(Text shown)

I am glad to observe a gradual transformation in the thinking of our population, especially those who have been expressing their views here, even those who profess hostility to my opinions. People are beginning to dissociate themselves from myths and the badly infected mindset caused by the system. It is a gradual psychological process of healing that would end up in us dwelling on the ideals that would realize a new kamerun.

Edna

Mr Javier Tchouteu, please read the Post's guidelines:

Comments which are too long to fit into the comments section should be emailed straight to the Post for publication on the main page.

TATA EAM

Dear Ambassador Quantrill:

I was stunned when I read your "interview responses" about Paul Biya and his administration.

First of all, your responses betray your lack of understanding of the politics and social order of Cameroon since Biya came to power.

This is obvious when you said that the Anglophones are not exploited by the Francophones. West Cameroon has resources like oil, timber, palm oil, etc that contribute to the GDP of Cameroon. However, West Cameroon has not benefited from these resources. West Cameroon has the worst major roads. Biya has refused to develop the natural seaport of Limbe despite pleas from many of us. West Cameroon has no airports, well-equipped government hospitals. There are no foreign investments in this part of the country.

Sir, what you also failed to observe during your stay in Cameroon was the rate of corruption and theft in Biya's administration. Close friend's of Biya (including some of his ministers)were stealing government funds. Biya himself is a victim of malfeasance. Many of these people went unpunished by the law.

Under Biya's watch, Cameroon has become known as the most corrupt country in the world. The government has become a complete oligarchy. One out of three Cameroonians is living in social distress - poverty, poor medical care, unprecedented levels of unemployment, declining standards of living, dusty roads, shorter life spans and so on.

The majority of university graduates can't find jobs. Biya has openly encouraged tribalism and nepotism in his government. He has loaded his administration with his Ewondo brothers and sisters. Most political and ministerial appointments are given to the French speaking provinces. It is clear that the Francophone provinces make the majority; however, Biya has failed to exercise proportionality and fairness in his political appointments.

Mr. Ambassador, I would suggest that you read various disciplines on Democracy and Administration. Clearly, Biya is a dictator who does not want to give up power. Effective leadership is not marked by corruption, short-sightedness, and indifference; rather, it is marked by integrity, fairness, and foresightedness. Biya has been in power for so many years and it is time for him to give way to another person.

ateba

People like this should not be interviewed for they are of no good. When he was ambassador, what did he do if he realized that there was disparity between what was said and what was done.And the anglophone problem, I don't think he is ripe enough to make any assessments. Dear readers, don't take him serious.I think you anglophones have a case whether this man thinks so or not. He hasn't the shoe on, so he does not know where it pinches. I was in UB and the South West and I think anglophones have the right to ask for some things.

Charles Forkwa

The man is a diplomat. What do you expect. Britain has a vested interest in the status quo, so he can say no less. Interviewing him was a waste of time for two reasons: 1) For those who know the history of Cameroon he is being disingeneous 2) Those who don't know the history will come away with the wrong impression that what is going on, although misguided, is tolerable. Both premises are wrong.
Britian abandoned Southern Cameroons(SC) and have yet to acknowledge it and make amends.
The least that SC expected from Britain was advice going into the union, the type of advice Ahidjo got from the French, which would have perhaps leveled the playing field.
There is nothing worst than entering into negotiations blindsided - lacking intelligence about your oponent and strategy, all of which the British had but never shared with SC.

(End Text shown)

Using the information:
A - Transcribe the part of the reader comments that begins at the words "Comments which are" and stops after "came to power.".
B - In the reader comments, which natural seaport does the letter to Ambassador Quantrill say Biya has refused to develop?

(Record excerpts)

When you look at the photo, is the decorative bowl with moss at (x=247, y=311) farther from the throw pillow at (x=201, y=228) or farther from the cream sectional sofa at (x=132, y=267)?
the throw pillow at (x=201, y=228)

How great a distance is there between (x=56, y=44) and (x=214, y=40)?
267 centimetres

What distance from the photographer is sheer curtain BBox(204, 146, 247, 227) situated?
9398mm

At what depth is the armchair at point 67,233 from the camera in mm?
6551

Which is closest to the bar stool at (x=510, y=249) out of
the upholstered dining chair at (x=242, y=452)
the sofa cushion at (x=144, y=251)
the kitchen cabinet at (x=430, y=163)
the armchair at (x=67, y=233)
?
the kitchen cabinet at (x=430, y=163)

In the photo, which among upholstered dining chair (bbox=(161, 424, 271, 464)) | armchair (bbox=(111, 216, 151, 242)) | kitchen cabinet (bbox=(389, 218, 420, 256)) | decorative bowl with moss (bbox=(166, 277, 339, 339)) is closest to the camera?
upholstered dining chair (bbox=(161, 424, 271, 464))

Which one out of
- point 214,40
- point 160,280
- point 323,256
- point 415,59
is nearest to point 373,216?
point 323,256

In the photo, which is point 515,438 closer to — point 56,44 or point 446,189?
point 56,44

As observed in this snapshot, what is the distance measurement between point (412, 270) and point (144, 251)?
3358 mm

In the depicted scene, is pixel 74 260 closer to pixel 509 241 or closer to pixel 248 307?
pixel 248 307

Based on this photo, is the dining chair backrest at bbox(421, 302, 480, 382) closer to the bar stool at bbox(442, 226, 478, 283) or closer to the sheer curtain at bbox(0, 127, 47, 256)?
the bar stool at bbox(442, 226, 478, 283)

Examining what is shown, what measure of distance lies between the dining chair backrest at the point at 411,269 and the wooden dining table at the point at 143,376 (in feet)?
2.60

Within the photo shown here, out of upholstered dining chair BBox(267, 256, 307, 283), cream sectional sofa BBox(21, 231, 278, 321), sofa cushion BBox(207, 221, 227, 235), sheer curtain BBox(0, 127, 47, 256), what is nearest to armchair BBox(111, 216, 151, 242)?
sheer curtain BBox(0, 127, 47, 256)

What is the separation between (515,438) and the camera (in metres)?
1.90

(End Record excerpts)

Per-task outputs:
A -
Comments which are too long to fit into the comments section should be emailed straight to the Post for publication on the main page.

TATA EAM

Dear Ambassador Quantrill:

I was stunned when I read your "interview responses" about Paul Biya and his administration.

First of all, your responses betray your lack of understanding of the politics and social order of Cameroon since Biya came to power.

B - The natural seaport of Limbe.